The point of this challenge is to create an infinite loop producing no output, unlike its possible duplicate. The reason to this is because the code might be shorter if no output is given.

Rules

  • Each submission must be a full program.
  • You must create the shortest infinite loop.
  • Even if your program runs out of memory eventually, it is still accepted as long as it is running the whole time from the start to when it runs out of memory. Also when it runs out of memory, it should still not print anything to STDERR.
  • The program must take no input (however, reading from a file is allowed), and should not print anything to STDOUT. Output to a file is also forbidden.
  • The program must not write anything to STDERR.
  • Feel free to use a language (or language version) even if it's newer than this challenge. -Note that there must be an interpreter so the submission can be tested. It is allowed (and even encouraged) to write this interpreter yourself for a previously unimplemented language. :D
  • Submissions are scored in bytes, in an appropriate (pre-existing) encoding, usually (but not necessarily) UTF-8. Some languages, like Folders, are a bit tricky to score - if in doubt, please ask on Meta.
  • This is not about finding the language with the shortest infinite loop program. This is about finding the shortest infinite loop program in every language. Therefore, I will not accept an answer.
  • If your language of choice is a trivial variant of another (potentially more popular) language which already has an answer (think BASIC or SQL dialects, Unix shells or trivial Brainf**k-derivatives like Alphuck), consider adding a note to the existing answer that the same or a very similar solution is also the shortest in the other language.
  • There should be a website such as Wikipedia, Esolangs, or GitHub for the language. For example, if the language is CJam, then one could link to the site in the header like #[CJam](http://sourceforge.net/p/cjam/wiki/Home/), X bytes.
  • Standard loopholes are not allowed.

(I have taken some of these rules from Martin Büttner's "Hello World" challenge)
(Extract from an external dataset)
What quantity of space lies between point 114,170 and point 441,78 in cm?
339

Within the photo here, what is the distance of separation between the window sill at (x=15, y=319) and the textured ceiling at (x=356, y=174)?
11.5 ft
Please feel free to post in the comments to tell me how this challenge could be improved.

Catalogue

This is a Stack Snippet which generates both an alphabetical catalogue of the used languages, and an overall leaderboard. To make sure your answer shows up, please start it with this Markdown header:

# Language name, X bytes

Obviously replacing Language name and X bytes with the proper items. If you want to link to the languages' website, use this template, as posted above:

#[Language name](http://link.to/the/language), X bytes

Now, finally, here's the snippet: (Try pressing "Full page" for a better view.)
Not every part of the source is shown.